Что ты говоришь, сумасшедший мальчишка! – вспыхнув, дернула его за ручонку Женя.
– Ну, а ревел ты чего, и кого Степка бил? – навела Женя своим вопросом на самую суть печального события отвлекшегося в сторону братишку.
– А! – спохватился тот. – Сегодня, представь себе, когда мы уже и ящик достали, и бумажек приготовили, чтобы все хорошенько упаковать, вдруг, вдруг… приходим… дверца кладовой открыта, и из нее, поджавши хвост, Барбос выбегает, все оглядывается и облизывается, а… в санках, посмотрели, почти пусто… чуть-чуть на дне осталось…
В этом трагическом месте голос мальчика оборвался.
– А мы ведь все-все откладывали, даже тру…бочки с кре…мом, даже ма…маринад…
Здесь, не вынеся, очевидно, мысли о своих долгих и бесплодных трудах, Боря снова захныкал.
– Вы что же это, все так вместе в кучу складывали? И хлеб, и пирожные, и мясо, и крем?..
– И вишни маринованные… – подтвердил Боря.
– Господи, какие же вы дурни! Ведь оно ж все перемешалось, покисло и погнило, конечно. Бедные солдаты! Вы бы уморили их своими гостинцами, и уж, верно, государь не поблагодарил бы вас за это! – не могла не засмеяться Женя.
– Ты думаешь? – глаза у мальчика сразу высохли.
– Наверняка! – подтвердила сестра. – Теперь ступай и не плачь, а мне некогда.
– Постой, погоди! – удержал ее за платье братишка, точно соображая что-то. – А Сережа с Китти царя увидят?
– Нет.
– Не-ет? – разочарованно протянул мальчик. – А почему?

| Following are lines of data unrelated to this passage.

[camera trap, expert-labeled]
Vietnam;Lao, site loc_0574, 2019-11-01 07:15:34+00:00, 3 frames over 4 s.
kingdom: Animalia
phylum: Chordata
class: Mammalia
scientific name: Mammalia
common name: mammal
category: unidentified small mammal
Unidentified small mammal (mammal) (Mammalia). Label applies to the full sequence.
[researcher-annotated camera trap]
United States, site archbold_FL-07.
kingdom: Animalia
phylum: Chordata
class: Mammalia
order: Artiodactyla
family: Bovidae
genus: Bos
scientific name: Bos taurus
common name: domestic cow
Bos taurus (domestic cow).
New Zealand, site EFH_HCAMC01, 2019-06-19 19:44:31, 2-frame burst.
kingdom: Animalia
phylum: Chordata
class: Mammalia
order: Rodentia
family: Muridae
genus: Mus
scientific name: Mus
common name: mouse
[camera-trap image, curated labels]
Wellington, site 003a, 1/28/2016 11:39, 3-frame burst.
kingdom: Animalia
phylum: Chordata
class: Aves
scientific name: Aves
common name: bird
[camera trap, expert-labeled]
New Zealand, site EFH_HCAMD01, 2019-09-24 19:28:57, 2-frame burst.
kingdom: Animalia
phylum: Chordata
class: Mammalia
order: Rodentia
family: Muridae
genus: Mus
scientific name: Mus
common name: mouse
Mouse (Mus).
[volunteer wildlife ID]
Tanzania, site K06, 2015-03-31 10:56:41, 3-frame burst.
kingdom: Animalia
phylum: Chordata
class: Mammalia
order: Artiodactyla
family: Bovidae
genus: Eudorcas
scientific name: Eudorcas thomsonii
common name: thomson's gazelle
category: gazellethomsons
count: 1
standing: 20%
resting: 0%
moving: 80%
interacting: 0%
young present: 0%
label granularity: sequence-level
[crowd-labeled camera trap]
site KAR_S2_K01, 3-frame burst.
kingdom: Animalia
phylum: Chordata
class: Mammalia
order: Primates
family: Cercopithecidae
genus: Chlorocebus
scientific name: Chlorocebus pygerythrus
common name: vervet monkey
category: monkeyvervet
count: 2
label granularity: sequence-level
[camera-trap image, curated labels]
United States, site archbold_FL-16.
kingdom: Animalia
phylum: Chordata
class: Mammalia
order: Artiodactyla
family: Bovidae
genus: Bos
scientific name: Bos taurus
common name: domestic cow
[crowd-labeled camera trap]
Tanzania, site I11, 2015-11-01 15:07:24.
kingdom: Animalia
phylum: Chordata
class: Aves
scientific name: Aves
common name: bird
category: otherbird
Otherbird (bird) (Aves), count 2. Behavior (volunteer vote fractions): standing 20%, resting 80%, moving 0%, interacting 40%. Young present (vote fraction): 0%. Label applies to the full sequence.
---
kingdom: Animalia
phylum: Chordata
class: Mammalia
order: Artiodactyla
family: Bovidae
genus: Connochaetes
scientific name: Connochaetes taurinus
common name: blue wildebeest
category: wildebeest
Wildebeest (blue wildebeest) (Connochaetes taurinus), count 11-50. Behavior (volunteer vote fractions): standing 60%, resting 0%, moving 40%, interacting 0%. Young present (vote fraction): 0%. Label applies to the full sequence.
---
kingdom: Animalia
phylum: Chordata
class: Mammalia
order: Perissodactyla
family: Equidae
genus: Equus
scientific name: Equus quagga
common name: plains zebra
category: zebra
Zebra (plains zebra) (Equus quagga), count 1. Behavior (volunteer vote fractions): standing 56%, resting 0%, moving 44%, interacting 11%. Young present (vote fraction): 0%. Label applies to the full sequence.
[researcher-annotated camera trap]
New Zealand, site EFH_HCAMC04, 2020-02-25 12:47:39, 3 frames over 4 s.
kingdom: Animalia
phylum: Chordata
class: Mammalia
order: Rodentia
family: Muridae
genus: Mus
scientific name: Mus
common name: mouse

– Царя нет на войне, там где сражения и пальба. Он сейчас в Петербурге.
– В Петербурге?.. – снова комбинируя что-то, проговорил Боря.
Вдруг, пораженный какой-то, видимо, страшной мыслью, он поднял на сестру испуганные глазенки.
– А Китти и Сережа едут туда, где стреляют?
– Да, туда.
– Значит, и в них стрелять будут? И… и… их французы… убить могут? – уже с навернувшимися на глаза крупными слезами спросил ребенок.
– Что ты за глупости говоришь!.. Не смей!.. Слышишь? Никогда-никогда не смей больше повторять этого, противный, гадкий мальчишка!
Вся вспыхнув, с прерывающимся от волнения голосом, с мгновенно брызнувшими горячими слезами, Женя выбежала из комнаты, оставив там недоумевавшего, огорченного и растерянного братишку.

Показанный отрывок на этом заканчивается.